• _Passage shown_:
┌────────

And after the Africanization of the ‘A’ Level curriculum, we have since discovered a truth which was smothered by the brutality of Moi: the ‘A’ level system was designed to exclude and limit the number of Africans attending university. Moreover, that exclusion disproportionately affected people from communities outside Central Province and Nyanza. But that exclusion has now returned with CBC that has increased the number of examination hoops which students have to go through (but which have been baptized “assessments“), and has restored the number of years in high school to six.
What my generation did not see is that capital capitulated to Africanization and gave us the logic of inclusivity – which Prof Mwangi called for more of – which in the American academy goes under the banner of postcolonial theory. In this logic, culture is reified to the exclusion of everything else, especially material conditions.
I witnessed an expression of this dynamic happened a few years ago, at the Samosa Festival conference held at the University of Nairobi. Some presenters said that the Mau Mau took up arms to fight for the right to their culture. It appeared that for them, the fight was not about land or against oppression. At the conference, we who said that not everything is about ethnicity, were derided as entitled Kenyans who had never been outside Nairobi, yet the point of the festival was to discuss the use of ethnicity to deny Kenyan citizenship to people like Asians, Nubians, Somalis, the Shona and the Makonde.
Which brings me back to the dilemmas of younger Kenyans and how our generation is mis-teaching them. Coloniality of power has now clothed itself in “African identity” to entrench itself in the education system, so that students who interact with African arts are spectacularly unable to imagine or to connect with humanity, and instead parrot whatever government or NGO slogan comes to their mind. Moreover, the media has occupied the space that should be occupied by culture, performance and academic research, so that, as Mwenda Kithinji recently said, the junk which the media consistently feeds us with has made us academics impotent in flagging the return of racist policies to our education system.
And that was the ultimate point of Westernizing our curriculum in the first place. It was not for us to forget our cultures, as my students innocently but mistakenly repeat. It was for power to keep exploiting us by killing our ability to imagine a different reality. If it can kill our imagination by disguising itself in the garb of "going back to our cultures," that's exactly what power will do.

└────────

(Stored records)
┌────────

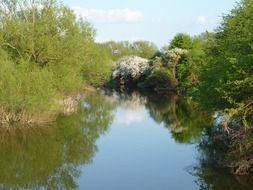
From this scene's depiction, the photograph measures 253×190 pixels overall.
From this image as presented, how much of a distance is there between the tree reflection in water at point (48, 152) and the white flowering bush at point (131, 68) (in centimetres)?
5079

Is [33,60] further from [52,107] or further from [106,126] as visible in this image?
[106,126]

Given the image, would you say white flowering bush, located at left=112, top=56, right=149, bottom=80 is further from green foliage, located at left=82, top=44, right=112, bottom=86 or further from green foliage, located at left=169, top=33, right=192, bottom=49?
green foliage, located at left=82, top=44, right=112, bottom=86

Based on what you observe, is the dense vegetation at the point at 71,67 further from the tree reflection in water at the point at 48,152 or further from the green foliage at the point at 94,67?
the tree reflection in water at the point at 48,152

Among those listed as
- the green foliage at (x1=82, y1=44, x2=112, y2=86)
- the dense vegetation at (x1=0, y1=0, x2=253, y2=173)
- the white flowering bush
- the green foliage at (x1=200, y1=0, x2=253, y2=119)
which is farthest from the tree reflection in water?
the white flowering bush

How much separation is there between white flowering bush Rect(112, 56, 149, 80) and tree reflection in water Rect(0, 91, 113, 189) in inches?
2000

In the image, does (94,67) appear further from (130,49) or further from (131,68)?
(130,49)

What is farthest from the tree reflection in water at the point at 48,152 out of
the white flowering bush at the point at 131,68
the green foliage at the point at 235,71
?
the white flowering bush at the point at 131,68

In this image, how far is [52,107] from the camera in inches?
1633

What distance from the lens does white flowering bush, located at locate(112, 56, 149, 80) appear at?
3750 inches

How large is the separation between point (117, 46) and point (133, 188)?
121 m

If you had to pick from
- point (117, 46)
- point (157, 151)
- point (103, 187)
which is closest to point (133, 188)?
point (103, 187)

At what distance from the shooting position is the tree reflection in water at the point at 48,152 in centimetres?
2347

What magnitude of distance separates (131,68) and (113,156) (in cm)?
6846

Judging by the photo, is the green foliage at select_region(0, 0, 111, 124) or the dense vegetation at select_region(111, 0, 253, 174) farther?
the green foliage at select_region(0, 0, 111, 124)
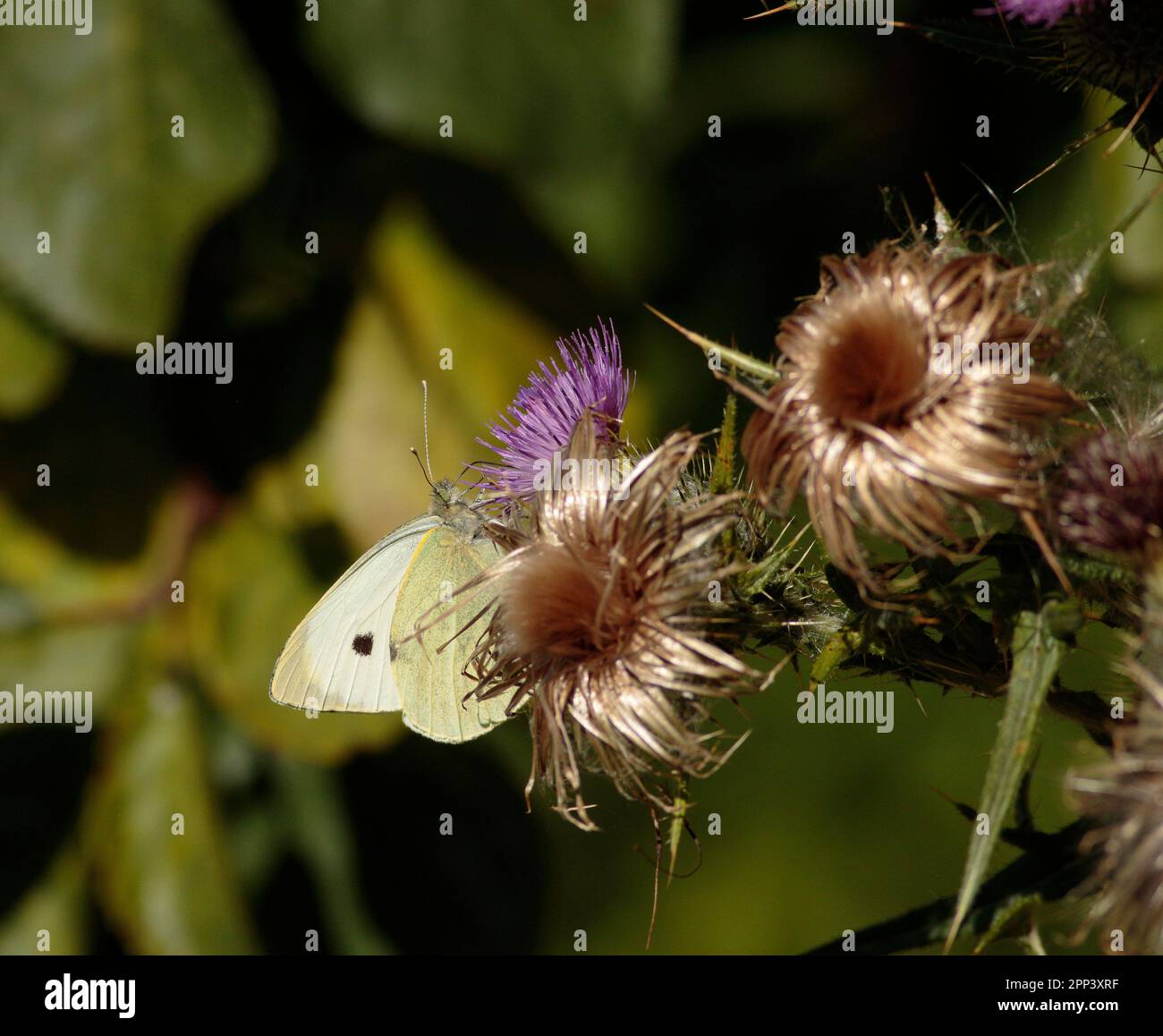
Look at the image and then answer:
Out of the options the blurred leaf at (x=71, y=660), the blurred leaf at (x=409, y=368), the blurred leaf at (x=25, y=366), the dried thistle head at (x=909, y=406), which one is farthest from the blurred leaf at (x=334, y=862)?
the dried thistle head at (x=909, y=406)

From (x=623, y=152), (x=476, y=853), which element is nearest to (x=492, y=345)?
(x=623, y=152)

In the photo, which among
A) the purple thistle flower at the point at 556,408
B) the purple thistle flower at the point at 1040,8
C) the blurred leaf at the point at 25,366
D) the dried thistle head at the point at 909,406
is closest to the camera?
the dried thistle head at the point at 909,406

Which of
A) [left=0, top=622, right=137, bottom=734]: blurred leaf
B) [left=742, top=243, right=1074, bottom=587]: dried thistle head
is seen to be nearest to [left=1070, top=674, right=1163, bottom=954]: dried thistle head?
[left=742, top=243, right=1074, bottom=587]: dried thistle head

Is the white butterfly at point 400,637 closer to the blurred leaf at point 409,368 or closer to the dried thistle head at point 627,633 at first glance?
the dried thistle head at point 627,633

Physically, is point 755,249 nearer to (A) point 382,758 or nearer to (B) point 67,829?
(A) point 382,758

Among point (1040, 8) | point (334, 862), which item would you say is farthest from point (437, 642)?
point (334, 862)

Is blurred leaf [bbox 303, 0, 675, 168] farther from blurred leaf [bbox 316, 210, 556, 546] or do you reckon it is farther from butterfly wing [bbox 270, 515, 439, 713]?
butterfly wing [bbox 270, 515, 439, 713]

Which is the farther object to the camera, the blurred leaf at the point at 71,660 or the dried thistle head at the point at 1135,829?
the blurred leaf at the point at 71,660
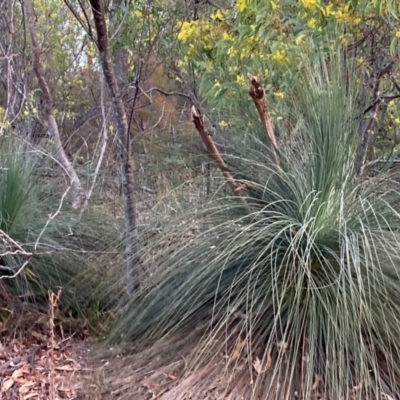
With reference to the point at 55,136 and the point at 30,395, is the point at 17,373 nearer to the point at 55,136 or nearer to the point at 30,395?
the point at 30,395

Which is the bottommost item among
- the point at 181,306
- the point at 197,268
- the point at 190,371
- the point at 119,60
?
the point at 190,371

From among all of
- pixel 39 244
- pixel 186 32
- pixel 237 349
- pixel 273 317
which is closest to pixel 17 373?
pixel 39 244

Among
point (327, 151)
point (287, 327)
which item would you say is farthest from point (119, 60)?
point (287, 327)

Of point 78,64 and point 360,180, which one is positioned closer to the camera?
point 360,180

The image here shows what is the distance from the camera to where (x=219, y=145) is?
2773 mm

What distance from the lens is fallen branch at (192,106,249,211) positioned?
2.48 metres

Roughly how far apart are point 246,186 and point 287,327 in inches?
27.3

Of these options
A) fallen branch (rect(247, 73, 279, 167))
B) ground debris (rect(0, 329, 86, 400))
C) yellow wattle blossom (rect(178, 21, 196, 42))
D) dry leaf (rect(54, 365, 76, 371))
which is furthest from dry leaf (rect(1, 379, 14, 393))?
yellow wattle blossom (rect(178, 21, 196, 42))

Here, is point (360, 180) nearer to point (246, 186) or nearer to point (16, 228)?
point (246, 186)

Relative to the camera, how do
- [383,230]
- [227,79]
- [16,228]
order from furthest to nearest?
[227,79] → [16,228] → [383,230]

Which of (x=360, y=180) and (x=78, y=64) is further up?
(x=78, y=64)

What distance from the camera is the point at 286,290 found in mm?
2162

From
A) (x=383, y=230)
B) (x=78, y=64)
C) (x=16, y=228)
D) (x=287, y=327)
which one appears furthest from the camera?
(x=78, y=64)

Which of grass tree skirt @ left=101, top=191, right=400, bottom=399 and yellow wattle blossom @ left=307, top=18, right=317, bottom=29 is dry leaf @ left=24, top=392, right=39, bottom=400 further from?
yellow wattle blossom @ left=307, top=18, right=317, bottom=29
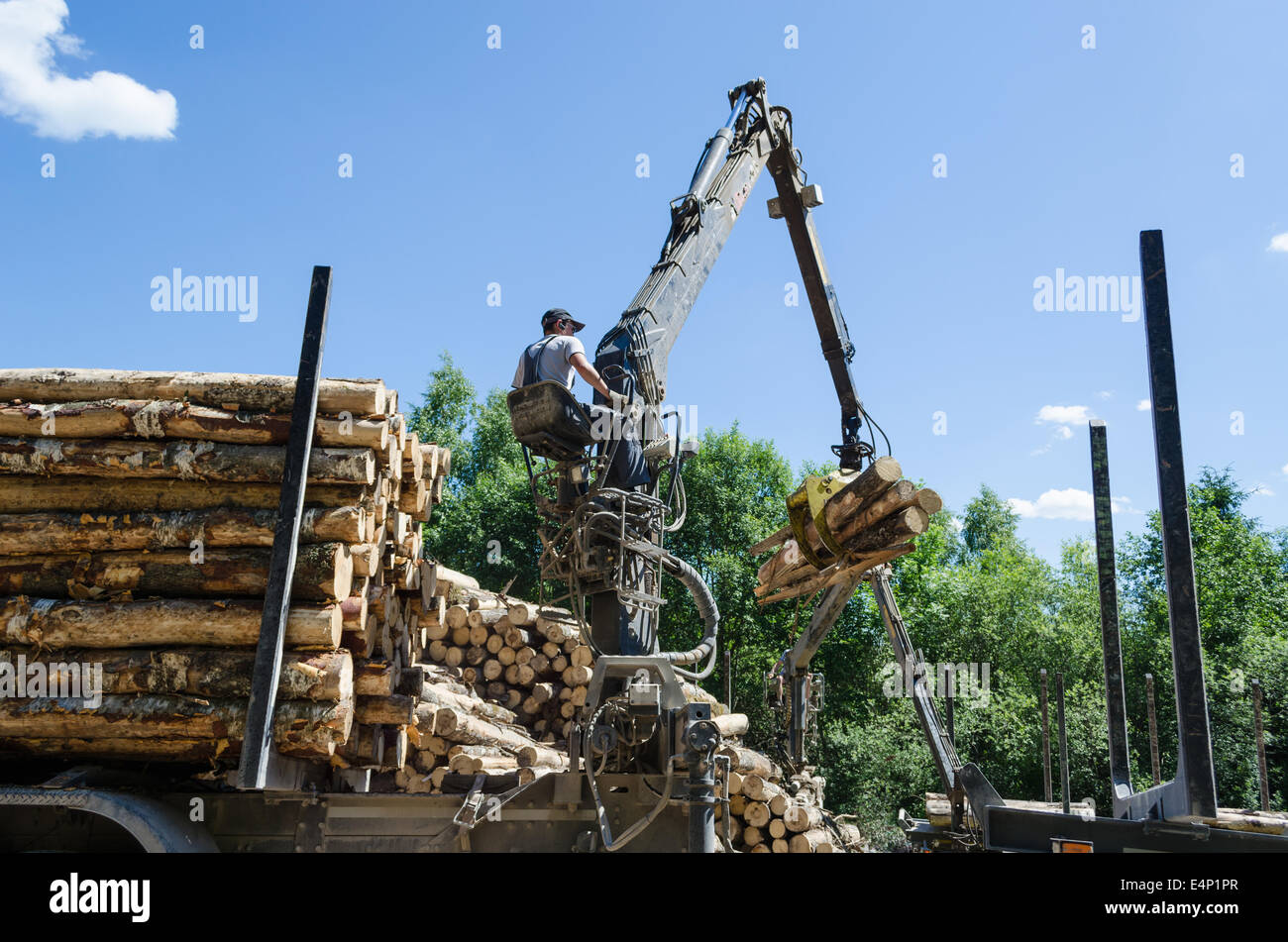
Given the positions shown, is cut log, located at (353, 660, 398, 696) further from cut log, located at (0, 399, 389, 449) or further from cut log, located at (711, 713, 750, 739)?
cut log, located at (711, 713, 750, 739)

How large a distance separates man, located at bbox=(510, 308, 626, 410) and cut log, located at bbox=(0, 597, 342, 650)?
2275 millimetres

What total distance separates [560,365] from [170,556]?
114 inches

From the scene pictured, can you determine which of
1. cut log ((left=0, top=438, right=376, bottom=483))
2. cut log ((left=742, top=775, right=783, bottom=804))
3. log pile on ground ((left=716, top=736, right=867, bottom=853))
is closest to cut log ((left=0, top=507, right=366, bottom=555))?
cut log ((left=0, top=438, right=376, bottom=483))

└────────

• _Task set_:
1. In the passage on Kenyan education, where was the Samosa Festival conference held?
2. Set down the part of the passage on Kenyan education starting with "Which brings me" and going on through "our education system.".

• _Activity answers_:
1. It was held at the University of Nairobi.

2.
Which brings me back to the dilemmas of younger Kenyans and how our generation is mis-teaching them. Coloniality of power has now clothed itself in “African identity” to entrench itself in the education system, so that students who interact with African arts are spectacularly unable to imagine or to connect with humanity, and instead parrot whatever government or NGO slogan comes to their mind. Moreover, the media has occupied the space that should be occupied by culture, performance and academic research, so that, as Mwenda Kithinji recently said, the junk which the media consistently feeds us with has made us academics impotent in flagging the return of racist policies to our education system.